-- Set exercise 1 --
Filter the records below and copy every line that contains the word "egyptian".

──────── Extract provided ────────

Yesterday’s New York Times had a splendid article about the old friend — that “speedball” pitcher — who appears in the opening of Bruce Springsteen’s “Glory Days.” It’s exactly as it sounds — Bruce was walking into a bar — the Headliner in Neptune — as the old teammate, Joe DePugh, was walking out. They recognized one another and headed inside to catch up over drinks. That the lyrics are so true to the story, that the old creed, “When the legend becomes fact, print the legend,” doesn’t even apply; the legend is fact, no embellishment needed.

────────

-- Set exercise 2 --
Decide whether each statement agrees with the passage about "Glory Days" above: (a) The old teammate is named Joe DePugh. (b) The two men met at a bar in New York. (c) The lyrics embellish the real story. Answer yes or no for each, and quote the deciding words of the passage.

──────── Record extracts ────────

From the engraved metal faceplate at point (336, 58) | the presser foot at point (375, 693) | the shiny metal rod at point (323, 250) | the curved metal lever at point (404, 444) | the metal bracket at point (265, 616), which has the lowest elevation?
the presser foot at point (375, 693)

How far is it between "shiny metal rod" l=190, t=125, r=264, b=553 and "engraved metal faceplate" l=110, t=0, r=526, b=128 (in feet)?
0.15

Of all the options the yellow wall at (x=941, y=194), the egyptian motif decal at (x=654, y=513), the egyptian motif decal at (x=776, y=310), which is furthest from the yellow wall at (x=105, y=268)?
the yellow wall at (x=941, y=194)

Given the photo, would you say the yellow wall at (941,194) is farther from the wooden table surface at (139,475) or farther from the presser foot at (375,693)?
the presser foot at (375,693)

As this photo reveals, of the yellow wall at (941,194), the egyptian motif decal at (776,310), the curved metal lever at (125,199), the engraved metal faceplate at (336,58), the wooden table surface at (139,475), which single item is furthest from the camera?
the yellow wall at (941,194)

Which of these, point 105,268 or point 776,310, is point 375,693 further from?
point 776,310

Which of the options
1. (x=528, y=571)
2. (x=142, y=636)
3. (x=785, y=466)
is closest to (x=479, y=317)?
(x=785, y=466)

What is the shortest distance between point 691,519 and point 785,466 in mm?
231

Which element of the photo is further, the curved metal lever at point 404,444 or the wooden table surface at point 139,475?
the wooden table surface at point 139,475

────────

-- Full output 1 --
Of all the options the yellow wall at (x=941, y=194), the egyptian motif decal at (x=654, y=513), the egyptian motif decal at (x=776, y=310), which is furthest from the yellow wall at (x=105, y=268)?
As this photo reveals, of the yellow wall at (941,194), the egyptian motif decal at (776,310), the curved metal lever at (125,199), the engraved metal faceplate at (336,58), the wooden table surface at (139,475), which single item is furthest from the camera?

-- Full output 2 --
(a) Yes: "the old teammate, Joe DePugh, was walking out"
(b) No: "the Headliner in Neptune"
(c) No: "the legend is fact, no embellishment needed"